Decameron




GIOVANNI BOCCACCIO

Giovanni Boccaccio, also known as Boccaccio da Certaldo, was a celebrated Italian poet, novelist, and scholar. He is principally known for his Decamerone (called the Decameron, in English) which greatly influenced the development of Italian and European literature. He is considered one of the shining lights of the Renaissance.

Boccaccio's Decameron

Boccaccio was born in Paris, 1313; the illegitimate son of an Italian merchant and a French mother. His father wished to make a merchant of him, and about 1330 he went as such to Naples, but was disinterested in this trade. Boccaccio himself used to say that he wasted six years as a merchant. Eventually his father permitted him to study canon law, on which he wasted an other six years. Boccaccio's call was to poetry and to learning.

In Naples he felt the full force of two impulses which were to make him famous -- the one, that of admiration for the ancients and longing to know their works; the other, that of imaginative creation. His importance to the world is in these two directions; he was, with Petrarch, a founder of humanistic studies and of modern classical learning; as poet and novelist he was one of the great creative influences of early modern literature.

Before he left Naples Boccaccio had carried far his studies in classical mythology, and he had besides written several works of importance in the Italian language. The immediate occasion for the latter was his passion for Maria, natural daughter of King Robert of Naples (the Fiammetta - "Little Flame" of his works). In her honor he wrote Il Filocolo (wrongly called Filocopo), a prose romance upon the story of Floire and Blanchefleur; also Il Teseide, used by Chaucer for his Knight's Tale and probably the first important poem in ottave rime; II Filostrato, the tale of Troilus and Griseida; II Ninfale Fiesolano.

Boccaccio and Fiammetta

In 1341 Boccaccio left Naples for a time and went to Florence. There, under the melancholy of absence from his mistress, he wrote the Ameto, or in full Il Ninfale d'Ameto, in prose alternating with lyrics; L'Amorosa Visione (The Amorous Vision), a dream in which the poet, led by his lady, sees the lovers and heroes of the past; the Fiammetta, a romance in prose. In 1344 he returned to Naples, and began writing those tales in prose which were afterward put into the mouths of Florentine ladies and gentlemen, and called the Decameron. Most of these were probably written between 1344 and 1350.

•••••

» Exercise: Please repeat a portion of the Boccaccio biography word for word, beginning at the words "Boccaccio's Decameron" and stopping after "early modern literature.". The material that comes next isn't needed.

» Dataset extract:
•••••

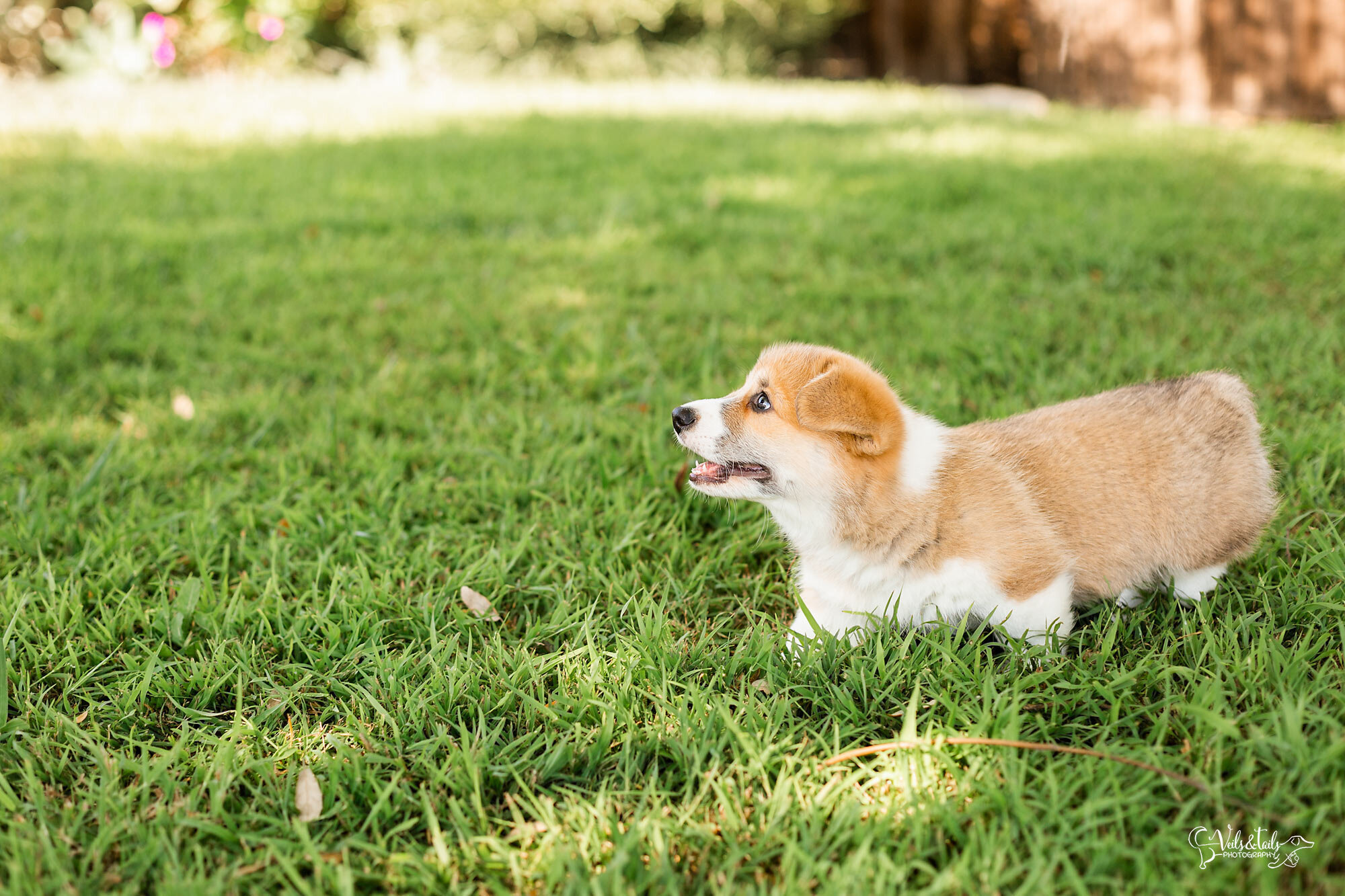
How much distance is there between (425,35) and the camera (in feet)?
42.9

•••••

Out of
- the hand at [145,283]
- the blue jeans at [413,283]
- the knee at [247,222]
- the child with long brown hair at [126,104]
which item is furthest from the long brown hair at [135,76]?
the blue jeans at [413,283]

•••••

» Written answer:
Boccaccio's Decameron

Boccaccio was born in Paris, 1313; the illegitimate son of an Italian merchant and a French mother. His father wished to make a merchant of him, and about 1330 he went as such to Naples, but was disinterested in this trade. Boccaccio himself used to say that he wasted six years as a merchant. Eventually his father permitted him to study canon law, on which he wasted an other six years. Boccaccio's call was to poetry and to learning.

In Naples he felt the full force of two impulses which were to make him famous -- the one, that of admiration for the ancients and longing to know their works; the other, that of imaginative creation. His importance to the world is in these two directions; he was, with Petrarch, a founder of humanistic studies and of modern classical learning; as poet and novelist he was one of the great creative influences of early modern literature.